_Instructions for the task_.
Would you repeat word for word the lines of the listing that follows, from the one with "Bride and groom" up to and including the one with "Boston Red Sox", and leave out the images?

_Entries shown_.
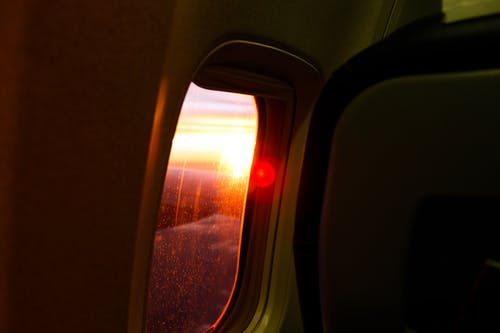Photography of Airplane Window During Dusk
---
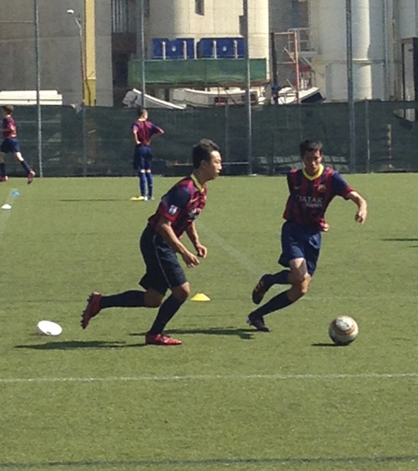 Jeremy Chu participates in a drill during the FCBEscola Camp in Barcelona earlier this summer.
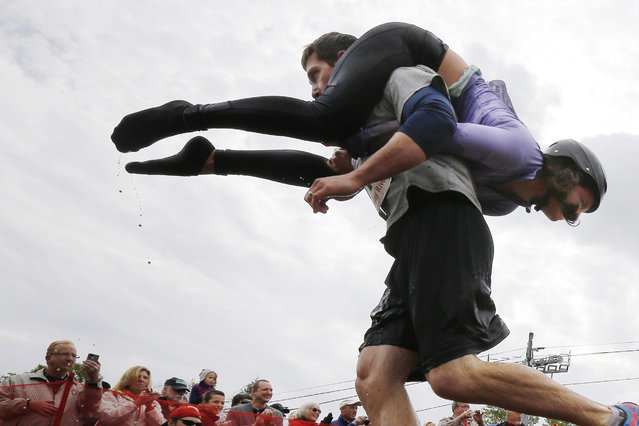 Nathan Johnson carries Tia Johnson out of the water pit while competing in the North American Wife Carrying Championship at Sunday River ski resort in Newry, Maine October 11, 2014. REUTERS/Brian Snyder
* * *
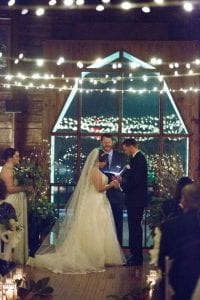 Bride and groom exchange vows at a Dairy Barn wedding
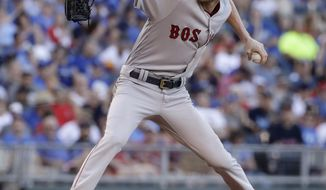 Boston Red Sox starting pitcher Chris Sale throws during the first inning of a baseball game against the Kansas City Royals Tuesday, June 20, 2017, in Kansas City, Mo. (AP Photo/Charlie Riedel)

_Response area_.
 Bride and groom exchange vows at a Dairy Barn wedding
 Boston Red Sox starting pitcher Chris Sale throws during the first inning of a baseball game against the Kansas City Royals Tuesday, June 20, 2017, in Kansas City, Mo. (AP Photo/Charlie Riedel)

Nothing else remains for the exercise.